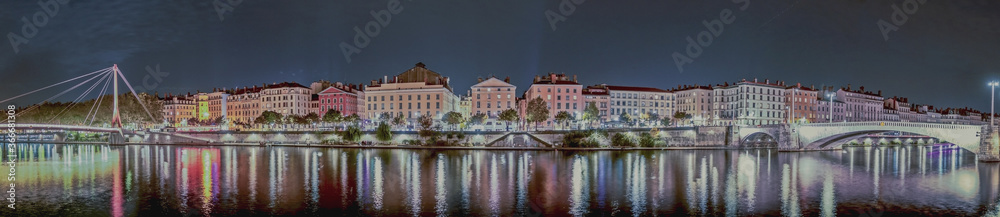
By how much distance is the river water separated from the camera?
2141 cm

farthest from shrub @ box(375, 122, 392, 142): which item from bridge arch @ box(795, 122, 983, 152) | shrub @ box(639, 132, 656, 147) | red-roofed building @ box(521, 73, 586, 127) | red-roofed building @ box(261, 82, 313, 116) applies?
bridge arch @ box(795, 122, 983, 152)

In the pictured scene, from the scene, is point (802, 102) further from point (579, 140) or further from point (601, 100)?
point (579, 140)

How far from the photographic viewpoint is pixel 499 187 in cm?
2722

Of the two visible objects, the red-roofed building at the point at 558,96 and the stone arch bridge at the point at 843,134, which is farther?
the red-roofed building at the point at 558,96

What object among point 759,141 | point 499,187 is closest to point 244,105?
point 759,141

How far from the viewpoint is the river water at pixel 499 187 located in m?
21.4

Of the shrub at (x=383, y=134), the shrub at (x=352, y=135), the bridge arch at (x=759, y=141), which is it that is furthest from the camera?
the shrub at (x=352, y=135)

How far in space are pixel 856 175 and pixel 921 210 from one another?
1318 centimetres

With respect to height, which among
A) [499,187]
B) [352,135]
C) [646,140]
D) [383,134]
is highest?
[383,134]

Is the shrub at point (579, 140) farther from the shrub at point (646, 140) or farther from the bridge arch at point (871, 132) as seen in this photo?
the bridge arch at point (871, 132)

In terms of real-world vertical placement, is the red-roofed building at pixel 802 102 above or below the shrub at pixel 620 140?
above

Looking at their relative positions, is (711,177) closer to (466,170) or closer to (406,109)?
(466,170)

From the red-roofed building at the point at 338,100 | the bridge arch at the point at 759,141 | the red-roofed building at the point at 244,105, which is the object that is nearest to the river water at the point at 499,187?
the bridge arch at the point at 759,141

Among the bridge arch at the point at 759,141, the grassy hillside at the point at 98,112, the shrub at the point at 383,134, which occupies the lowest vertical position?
the bridge arch at the point at 759,141
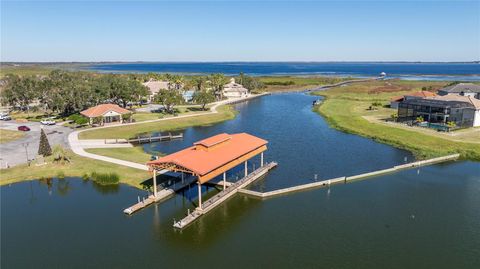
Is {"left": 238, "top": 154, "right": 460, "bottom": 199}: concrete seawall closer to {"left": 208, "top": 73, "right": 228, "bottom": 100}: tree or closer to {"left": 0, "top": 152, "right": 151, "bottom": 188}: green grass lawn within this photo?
{"left": 0, "top": 152, "right": 151, "bottom": 188}: green grass lawn

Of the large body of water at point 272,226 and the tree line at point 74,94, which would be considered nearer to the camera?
the large body of water at point 272,226

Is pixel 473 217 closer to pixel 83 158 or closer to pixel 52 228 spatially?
pixel 52 228

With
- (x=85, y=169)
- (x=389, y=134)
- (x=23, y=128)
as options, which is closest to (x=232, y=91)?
(x=389, y=134)

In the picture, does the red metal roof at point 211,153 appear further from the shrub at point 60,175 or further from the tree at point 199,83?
the tree at point 199,83

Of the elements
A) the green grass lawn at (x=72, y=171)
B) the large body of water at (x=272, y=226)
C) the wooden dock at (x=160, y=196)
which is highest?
the green grass lawn at (x=72, y=171)

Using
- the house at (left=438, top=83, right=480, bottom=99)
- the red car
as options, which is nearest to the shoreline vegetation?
the red car

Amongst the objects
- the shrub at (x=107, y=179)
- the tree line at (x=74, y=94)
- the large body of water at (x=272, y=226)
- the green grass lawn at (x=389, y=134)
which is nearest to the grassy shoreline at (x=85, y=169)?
the shrub at (x=107, y=179)
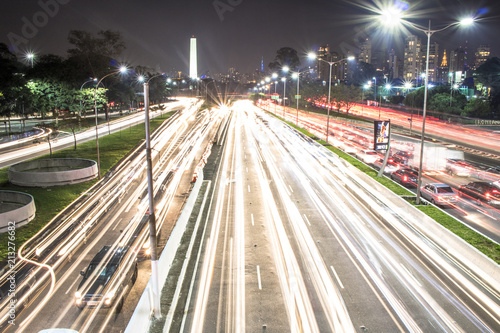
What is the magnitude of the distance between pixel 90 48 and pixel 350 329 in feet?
267

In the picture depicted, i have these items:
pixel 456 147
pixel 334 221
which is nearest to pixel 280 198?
pixel 334 221

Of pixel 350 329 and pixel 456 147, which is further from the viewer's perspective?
pixel 456 147

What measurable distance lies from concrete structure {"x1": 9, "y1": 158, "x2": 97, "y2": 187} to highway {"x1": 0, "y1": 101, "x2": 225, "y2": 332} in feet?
5.34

- _Stated problem_
Quote the records from the line with "Of the shrub" up to and including the line with "1318 centimetres".

- _Written answer_
Of the shrub at (x=383, y=134), the shrub at (x=352, y=135), the bridge arch at (x=759, y=141), which is it that is furthest from the camera?
the shrub at (x=352, y=135)

How far in space are pixel 856 175 and pixel 921 210 from one another?
1318 centimetres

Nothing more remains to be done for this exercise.